### Source extract
Dennis Puent is 54 years old, a father to three kids, and has been deaf his whole life. He grew up in a fully-hearing family, except for one distant cousin on his father’s side of the family who is also deaf. Not only was Dennis the only one in his family that was deaf, but he was also the only deaf child out of nine siblings.

Imagine a household with ten loud children. There is screaming from room to room about what to play next, who is where, when is dinner, and all the chaotic noise that comes with a big family. There is fighting at the dinner table and important conversations before bed, but no way to understand any of this. Imagine the frustration of not being able to communicate with your own family. The natural reaction for most people in this situation seems to be the acceptance of loneliness and isolation, or to designate oneself in an outcast position from your own family. It feels logical for this type of situation to be followed up with a sad story about a disadvantage that led to trauma in Dennis’ life. However, it is actually the exact opposite for Dennis. It led to his success.

Dennis’ siblings and both of his parents only spoke English. They never learned ASL for him. Dennis did not accept being left out of the family and their conversations though. With the only way for him to communicate with his family being English, he had to work hard to adapt in order to communicate with them. “My great grandparents moved to America from Germany so me and my cousin are the first ones deaf in my family. But now my kids are deaf, so we are a first-generation deaf family. My mom taught me how to speak and how to make words with my mouth. All of my family talked, and I had to work really hard to learn to lip read” Dennis detailed as he described the feeling of being the first one deaf in his whole family. Over time, his mom was able to help him out and teach him English and how to read lips. This was one of the most difficult challenges Dennis has ever faced, but he did it. He learned how to speak English and read lips, not because it was easy, but because it was his only choice.

Forced Adaption to a Hearing World

The growth and adaption that most people of the deaf community have to go through is often not by choice. Unfortunately, the world is not always fair. It does not adapt to people, people adapt to it, and in the United States especially, a majority of the opportunities, experiences, and jobs provided involve working in the English language. American Sign Language is a language like no other. A lot of people get caught up in thinking that ASL is directly translated from English and that deaf people, who use ASL, also know English because they are thinking it in their head as they are speaking ASL. This is not true. ASL is its own language. For the deaf community, learning English is like learning a completely new language, not just learning to read lips. Most of the time, learning another language is a choice made by the person because of who they surround themselves with or what language they immerge themselves in. For the deaf community, they are immerged in other languages from hearing people all the time. Learning English and learning to read lips is an adaption that a lot of them are forced to make almost every single day.

### Data lines
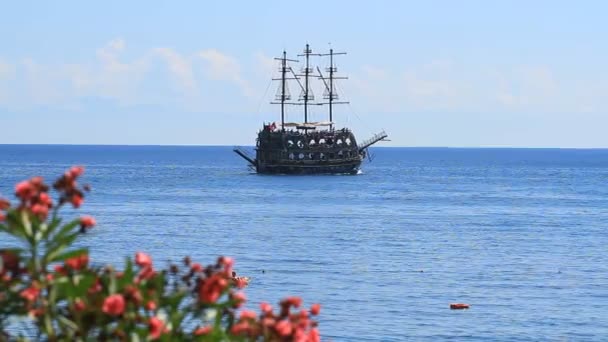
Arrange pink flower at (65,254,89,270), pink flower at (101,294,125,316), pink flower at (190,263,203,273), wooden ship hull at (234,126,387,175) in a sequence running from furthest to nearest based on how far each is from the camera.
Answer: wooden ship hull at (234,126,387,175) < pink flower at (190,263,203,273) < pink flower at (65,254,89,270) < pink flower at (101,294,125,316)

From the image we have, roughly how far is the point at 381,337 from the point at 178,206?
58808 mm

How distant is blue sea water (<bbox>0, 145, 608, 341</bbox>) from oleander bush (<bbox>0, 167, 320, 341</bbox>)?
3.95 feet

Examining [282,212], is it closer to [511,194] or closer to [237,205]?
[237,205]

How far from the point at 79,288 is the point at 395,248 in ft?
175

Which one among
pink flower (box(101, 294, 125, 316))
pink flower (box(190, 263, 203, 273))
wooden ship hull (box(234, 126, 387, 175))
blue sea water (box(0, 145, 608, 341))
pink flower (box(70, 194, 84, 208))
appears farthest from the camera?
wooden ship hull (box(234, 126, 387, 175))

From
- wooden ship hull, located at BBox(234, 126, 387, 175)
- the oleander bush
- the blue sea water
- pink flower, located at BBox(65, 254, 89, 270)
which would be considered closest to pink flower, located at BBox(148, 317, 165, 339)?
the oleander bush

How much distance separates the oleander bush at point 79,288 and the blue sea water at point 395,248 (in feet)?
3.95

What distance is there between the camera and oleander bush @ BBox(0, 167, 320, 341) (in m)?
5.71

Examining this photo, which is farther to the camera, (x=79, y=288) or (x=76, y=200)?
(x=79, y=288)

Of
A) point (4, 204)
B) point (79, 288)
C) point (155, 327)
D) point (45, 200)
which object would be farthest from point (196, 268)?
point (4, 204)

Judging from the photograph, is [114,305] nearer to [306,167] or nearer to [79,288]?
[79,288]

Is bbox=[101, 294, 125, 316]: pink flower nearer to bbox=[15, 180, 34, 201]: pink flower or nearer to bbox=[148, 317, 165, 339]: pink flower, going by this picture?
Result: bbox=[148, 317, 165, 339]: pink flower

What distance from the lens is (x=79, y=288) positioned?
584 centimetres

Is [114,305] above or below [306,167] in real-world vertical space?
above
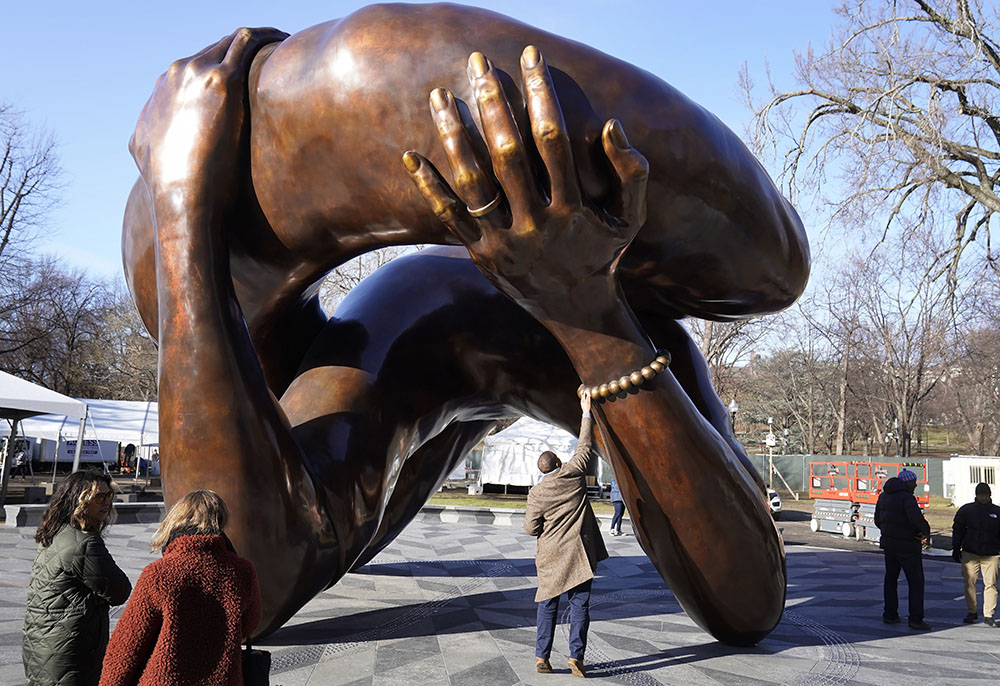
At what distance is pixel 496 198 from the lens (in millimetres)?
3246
--
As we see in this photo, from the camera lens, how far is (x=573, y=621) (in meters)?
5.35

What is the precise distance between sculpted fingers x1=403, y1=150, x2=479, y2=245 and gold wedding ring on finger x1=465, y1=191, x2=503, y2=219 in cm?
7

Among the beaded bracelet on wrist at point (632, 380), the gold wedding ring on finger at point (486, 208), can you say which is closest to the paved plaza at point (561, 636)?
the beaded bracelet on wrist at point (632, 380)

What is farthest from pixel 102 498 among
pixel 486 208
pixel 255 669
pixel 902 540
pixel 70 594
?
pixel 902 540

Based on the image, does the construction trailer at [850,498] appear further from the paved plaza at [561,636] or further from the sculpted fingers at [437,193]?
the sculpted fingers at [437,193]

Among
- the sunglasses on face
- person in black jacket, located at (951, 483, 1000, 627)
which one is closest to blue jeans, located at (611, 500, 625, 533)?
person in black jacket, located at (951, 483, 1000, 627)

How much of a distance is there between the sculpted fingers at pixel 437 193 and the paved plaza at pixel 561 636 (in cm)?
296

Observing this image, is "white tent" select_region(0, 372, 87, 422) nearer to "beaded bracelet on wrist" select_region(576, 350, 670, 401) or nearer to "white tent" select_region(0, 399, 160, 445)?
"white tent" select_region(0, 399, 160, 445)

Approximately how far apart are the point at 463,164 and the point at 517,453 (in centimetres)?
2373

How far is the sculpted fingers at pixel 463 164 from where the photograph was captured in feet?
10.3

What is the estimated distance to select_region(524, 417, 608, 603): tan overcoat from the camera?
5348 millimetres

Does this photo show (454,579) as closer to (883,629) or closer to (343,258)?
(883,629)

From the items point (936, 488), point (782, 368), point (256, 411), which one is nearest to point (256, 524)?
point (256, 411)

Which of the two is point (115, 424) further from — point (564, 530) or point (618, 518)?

### Required actions
(1) In the profile of Dennis Puent, translate the sentence "Dennis’ siblings and both of his parents only spoke English." into Spanish.
(2) Write the next part of the profile of Dennis Puent, picking up after its final sentence.

### Results for each task
(1) Los hermanos de Dennis y sus dos padres solo hablaban inglés.

(2)
The most impressive part of all the forms of adaption, learning, and progression that Dennis has had to go through is not even the intense knowledge, time, and practice that it took him to adjust to the flow of the hearing world. It is the attitude that he carries through it all. It is not an attitude of anger toward the world or unfairness, but an attitude of acceptance and gratefulness. While this may not be everyone’s experience and attitude toward it all, this is Dennis’ viewpoint of the forced adaption that he has had to make. He has had to learn a lot and has been forced to learn different forms of communication, but he has done it all with a positive outlook. Being deaf is not a disadvantage to him, it is just how he was born. He wants other people to see this and accept this as well.

Raising a First-Generation Deaf Family

Dennis grew up speaking English with and reading the lips of his hearing family. One could argue that it was an unfair disadvantage for him, but Dennis approached the topic with a grateful mindset. “I had to work really hard to learn to lip read. But knowledge is hard! Now, my kids are more successful,” he exclaimed as he reminisced on the impact his learning had on his family now. Dennis married a deaf woman and had three beautiful children with her: two deaf and one hearing. He proudly boasts of how they are a first-generation deaf family, but they are not impaired.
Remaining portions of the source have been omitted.